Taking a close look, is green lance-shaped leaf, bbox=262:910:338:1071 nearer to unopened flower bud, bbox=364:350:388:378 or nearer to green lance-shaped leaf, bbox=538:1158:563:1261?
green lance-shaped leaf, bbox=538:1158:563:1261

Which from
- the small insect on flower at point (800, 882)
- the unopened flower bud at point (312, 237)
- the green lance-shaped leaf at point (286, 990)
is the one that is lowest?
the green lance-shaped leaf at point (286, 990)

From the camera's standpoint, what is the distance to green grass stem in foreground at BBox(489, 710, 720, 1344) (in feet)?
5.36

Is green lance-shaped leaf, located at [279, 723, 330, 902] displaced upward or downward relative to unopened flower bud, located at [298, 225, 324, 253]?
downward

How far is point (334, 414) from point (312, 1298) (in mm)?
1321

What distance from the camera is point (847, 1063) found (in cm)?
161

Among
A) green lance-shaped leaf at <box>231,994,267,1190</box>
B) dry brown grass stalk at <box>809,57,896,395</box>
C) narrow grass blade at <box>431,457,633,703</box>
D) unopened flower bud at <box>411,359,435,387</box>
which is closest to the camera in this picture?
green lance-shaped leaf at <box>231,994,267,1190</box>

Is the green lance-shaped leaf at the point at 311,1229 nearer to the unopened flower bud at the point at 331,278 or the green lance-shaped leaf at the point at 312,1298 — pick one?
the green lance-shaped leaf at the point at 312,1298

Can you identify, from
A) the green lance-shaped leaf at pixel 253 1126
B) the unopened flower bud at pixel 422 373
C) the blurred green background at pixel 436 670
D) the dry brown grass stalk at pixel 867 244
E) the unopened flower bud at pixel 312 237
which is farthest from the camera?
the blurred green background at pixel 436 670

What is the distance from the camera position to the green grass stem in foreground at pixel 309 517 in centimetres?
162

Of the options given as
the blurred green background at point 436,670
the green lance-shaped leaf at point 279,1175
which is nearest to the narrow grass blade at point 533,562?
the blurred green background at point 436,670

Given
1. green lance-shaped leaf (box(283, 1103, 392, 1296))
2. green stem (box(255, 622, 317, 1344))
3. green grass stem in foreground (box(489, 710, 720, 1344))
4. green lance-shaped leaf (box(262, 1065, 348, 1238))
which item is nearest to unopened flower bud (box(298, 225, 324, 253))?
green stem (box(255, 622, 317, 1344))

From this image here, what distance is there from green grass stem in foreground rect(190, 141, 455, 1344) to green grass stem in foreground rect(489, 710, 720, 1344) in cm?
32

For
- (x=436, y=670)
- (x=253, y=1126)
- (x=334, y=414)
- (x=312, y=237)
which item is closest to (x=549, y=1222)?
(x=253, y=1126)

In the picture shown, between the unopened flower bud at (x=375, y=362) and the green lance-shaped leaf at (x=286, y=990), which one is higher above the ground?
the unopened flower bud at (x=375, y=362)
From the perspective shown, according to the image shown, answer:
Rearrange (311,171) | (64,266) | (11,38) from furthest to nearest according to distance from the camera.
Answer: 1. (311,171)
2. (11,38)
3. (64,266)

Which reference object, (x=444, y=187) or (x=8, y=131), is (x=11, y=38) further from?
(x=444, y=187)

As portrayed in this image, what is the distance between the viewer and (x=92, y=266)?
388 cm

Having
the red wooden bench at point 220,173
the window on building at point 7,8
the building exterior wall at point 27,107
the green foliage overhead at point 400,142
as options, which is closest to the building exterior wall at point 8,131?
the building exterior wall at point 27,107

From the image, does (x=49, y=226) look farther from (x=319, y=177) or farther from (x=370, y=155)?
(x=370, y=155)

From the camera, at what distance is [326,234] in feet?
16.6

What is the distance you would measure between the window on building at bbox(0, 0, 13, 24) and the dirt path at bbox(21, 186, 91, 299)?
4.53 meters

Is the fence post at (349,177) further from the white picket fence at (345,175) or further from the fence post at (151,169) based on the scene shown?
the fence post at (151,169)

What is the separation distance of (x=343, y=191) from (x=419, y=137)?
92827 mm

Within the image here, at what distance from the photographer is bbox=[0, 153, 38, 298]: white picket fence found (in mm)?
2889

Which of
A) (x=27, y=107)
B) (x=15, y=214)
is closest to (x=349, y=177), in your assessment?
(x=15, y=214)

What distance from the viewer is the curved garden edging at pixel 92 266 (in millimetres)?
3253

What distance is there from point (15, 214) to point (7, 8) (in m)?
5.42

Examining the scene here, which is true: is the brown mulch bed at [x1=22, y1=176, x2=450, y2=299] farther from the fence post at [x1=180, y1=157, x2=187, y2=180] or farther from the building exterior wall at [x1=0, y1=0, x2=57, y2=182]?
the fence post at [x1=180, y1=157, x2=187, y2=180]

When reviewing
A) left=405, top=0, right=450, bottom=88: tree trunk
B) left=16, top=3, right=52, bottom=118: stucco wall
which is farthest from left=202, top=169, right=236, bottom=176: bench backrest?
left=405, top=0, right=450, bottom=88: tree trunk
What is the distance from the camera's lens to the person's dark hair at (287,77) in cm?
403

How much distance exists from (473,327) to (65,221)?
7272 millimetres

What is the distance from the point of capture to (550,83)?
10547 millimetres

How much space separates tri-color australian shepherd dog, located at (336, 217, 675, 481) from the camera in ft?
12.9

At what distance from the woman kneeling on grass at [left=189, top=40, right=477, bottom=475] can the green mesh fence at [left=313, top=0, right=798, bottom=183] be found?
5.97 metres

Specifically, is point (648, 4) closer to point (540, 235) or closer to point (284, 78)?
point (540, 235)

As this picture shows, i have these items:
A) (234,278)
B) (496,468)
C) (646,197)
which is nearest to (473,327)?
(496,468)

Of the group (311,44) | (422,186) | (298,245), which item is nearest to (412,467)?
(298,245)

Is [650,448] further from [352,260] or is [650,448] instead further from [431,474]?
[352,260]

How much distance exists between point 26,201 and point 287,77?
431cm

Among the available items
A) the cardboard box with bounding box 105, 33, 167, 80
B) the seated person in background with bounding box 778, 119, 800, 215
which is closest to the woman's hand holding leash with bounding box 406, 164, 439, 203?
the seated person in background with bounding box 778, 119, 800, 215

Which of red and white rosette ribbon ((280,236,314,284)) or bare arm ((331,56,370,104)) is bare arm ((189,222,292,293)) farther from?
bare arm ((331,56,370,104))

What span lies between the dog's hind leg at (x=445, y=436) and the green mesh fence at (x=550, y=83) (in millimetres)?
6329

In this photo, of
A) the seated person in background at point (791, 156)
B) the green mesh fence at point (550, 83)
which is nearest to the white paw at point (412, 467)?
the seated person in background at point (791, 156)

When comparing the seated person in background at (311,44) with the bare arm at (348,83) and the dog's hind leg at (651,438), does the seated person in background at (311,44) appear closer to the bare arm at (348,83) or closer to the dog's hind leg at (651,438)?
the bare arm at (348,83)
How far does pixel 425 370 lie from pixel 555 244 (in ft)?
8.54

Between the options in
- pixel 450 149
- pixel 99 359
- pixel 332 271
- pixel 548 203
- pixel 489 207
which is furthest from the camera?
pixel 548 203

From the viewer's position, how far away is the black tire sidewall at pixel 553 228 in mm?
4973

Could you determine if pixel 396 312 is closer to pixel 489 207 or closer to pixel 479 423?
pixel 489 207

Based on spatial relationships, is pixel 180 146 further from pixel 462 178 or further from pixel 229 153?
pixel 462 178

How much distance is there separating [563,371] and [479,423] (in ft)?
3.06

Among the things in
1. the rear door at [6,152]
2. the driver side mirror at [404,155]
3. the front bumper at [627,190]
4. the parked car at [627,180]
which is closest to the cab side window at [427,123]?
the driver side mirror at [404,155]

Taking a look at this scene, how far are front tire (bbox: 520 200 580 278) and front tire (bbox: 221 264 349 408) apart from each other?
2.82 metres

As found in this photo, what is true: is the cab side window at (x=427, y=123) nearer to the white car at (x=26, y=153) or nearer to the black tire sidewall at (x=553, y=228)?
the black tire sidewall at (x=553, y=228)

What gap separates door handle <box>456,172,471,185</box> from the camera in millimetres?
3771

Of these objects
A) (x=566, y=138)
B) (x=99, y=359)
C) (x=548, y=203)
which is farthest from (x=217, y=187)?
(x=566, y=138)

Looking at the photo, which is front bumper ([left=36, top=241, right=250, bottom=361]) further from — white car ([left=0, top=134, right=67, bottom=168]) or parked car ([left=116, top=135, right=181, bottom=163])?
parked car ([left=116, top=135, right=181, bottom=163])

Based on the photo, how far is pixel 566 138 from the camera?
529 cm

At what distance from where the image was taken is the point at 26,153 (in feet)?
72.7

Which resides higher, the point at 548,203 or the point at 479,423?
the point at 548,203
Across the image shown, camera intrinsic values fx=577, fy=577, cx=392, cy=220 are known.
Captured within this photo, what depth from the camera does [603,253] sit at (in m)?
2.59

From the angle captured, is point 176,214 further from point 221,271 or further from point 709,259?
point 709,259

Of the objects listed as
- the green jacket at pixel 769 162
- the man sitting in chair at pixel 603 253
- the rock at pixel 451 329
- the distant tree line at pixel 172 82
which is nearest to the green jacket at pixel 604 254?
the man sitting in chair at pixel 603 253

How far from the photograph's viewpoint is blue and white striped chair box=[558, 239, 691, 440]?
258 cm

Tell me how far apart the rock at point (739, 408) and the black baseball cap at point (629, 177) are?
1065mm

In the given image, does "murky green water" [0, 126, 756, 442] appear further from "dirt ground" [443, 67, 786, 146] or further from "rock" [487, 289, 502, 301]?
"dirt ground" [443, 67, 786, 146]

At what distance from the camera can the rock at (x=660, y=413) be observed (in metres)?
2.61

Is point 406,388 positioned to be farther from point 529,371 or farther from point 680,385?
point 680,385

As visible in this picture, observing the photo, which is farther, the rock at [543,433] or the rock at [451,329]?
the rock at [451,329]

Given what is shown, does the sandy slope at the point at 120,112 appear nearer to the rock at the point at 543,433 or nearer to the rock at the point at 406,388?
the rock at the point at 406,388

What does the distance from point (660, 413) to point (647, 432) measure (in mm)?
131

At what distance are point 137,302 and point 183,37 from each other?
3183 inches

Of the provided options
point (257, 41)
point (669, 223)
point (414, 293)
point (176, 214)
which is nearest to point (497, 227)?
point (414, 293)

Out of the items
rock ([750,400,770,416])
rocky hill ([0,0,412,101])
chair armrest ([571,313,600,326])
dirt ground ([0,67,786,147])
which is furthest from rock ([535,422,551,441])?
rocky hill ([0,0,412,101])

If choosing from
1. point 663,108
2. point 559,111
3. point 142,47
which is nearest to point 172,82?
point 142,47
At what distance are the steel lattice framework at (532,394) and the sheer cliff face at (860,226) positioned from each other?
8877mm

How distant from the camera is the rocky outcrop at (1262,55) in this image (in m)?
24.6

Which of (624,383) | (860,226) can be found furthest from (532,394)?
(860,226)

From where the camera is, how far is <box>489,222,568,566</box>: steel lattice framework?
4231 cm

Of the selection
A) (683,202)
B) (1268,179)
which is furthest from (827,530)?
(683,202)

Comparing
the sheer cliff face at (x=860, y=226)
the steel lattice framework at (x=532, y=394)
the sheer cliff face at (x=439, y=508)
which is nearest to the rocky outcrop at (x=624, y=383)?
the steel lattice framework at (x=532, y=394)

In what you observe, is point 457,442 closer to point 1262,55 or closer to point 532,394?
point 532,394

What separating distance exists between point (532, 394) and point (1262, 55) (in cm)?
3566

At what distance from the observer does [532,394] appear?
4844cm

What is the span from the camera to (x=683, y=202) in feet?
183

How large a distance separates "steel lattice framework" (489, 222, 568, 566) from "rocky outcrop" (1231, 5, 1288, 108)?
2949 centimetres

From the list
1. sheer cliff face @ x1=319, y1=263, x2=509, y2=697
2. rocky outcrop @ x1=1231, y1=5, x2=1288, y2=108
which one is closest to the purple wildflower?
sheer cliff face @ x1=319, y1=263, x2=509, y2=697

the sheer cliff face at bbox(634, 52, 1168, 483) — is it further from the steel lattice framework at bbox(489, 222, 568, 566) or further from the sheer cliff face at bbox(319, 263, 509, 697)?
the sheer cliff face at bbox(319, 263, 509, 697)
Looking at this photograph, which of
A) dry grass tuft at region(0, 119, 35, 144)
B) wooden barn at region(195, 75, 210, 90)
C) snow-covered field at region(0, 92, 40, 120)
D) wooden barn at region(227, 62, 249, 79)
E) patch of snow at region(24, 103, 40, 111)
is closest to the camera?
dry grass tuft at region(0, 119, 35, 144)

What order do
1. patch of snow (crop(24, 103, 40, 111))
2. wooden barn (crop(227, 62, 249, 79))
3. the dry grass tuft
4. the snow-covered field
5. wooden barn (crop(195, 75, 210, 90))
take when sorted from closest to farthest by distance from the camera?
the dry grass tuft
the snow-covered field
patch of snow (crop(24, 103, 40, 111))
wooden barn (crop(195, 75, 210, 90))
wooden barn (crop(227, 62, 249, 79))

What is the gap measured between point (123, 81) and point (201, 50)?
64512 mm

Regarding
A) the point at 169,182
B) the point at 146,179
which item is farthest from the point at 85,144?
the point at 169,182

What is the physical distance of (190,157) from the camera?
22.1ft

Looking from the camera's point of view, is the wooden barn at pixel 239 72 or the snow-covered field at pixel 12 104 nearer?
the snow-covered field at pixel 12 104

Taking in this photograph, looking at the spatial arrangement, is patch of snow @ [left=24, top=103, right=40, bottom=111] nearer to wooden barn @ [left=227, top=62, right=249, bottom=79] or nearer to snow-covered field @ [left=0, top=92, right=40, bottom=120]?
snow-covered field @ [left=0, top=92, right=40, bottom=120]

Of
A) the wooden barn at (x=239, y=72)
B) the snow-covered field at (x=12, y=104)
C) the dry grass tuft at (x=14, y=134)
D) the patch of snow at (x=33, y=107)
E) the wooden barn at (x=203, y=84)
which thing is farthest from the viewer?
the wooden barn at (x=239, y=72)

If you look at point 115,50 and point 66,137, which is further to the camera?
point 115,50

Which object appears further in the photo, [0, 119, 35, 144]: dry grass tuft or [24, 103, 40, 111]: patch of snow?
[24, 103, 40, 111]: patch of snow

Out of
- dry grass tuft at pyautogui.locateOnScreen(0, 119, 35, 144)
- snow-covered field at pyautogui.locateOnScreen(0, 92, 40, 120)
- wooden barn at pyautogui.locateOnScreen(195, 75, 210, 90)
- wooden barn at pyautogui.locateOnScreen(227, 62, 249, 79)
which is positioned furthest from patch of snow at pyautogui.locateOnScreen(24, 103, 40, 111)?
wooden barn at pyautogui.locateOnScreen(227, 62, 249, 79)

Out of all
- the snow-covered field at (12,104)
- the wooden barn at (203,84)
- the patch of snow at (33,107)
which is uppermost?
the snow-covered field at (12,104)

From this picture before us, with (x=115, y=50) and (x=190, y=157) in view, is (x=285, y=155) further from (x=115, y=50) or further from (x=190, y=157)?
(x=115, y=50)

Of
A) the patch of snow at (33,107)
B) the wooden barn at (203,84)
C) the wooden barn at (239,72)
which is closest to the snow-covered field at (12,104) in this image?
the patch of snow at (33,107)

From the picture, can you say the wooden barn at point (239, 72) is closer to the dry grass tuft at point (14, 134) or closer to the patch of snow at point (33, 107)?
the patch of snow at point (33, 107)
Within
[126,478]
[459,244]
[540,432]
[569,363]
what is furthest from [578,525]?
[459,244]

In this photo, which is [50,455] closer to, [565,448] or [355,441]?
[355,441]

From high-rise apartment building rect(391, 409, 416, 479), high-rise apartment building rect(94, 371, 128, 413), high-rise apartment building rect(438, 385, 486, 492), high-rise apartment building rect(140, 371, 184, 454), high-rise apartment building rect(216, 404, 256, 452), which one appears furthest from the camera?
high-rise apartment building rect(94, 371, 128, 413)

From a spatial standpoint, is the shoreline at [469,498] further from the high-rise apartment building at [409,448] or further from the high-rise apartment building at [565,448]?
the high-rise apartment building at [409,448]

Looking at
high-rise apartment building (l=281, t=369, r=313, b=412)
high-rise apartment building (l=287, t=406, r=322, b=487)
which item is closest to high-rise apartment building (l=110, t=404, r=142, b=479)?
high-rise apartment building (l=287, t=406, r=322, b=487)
+ + + + + + +
◆ **WHAT THE TASK REQUIRES**: Repeat exactly, and only, the lines from the line with "From a spatial" through the end of the listing above, both ends included.

◆ **CORRECT RESULT**:
From a spatial standpoint, is the shoreline at [469,498] further from the high-rise apartment building at [409,448] or further from the high-rise apartment building at [565,448]?
the high-rise apartment building at [409,448]

Looking at
high-rise apartment building (l=281, t=369, r=313, b=412)
high-rise apartment building (l=287, t=406, r=322, b=487)
which item is closest to high-rise apartment building (l=110, t=404, r=142, b=479)?
high-rise apartment building (l=287, t=406, r=322, b=487)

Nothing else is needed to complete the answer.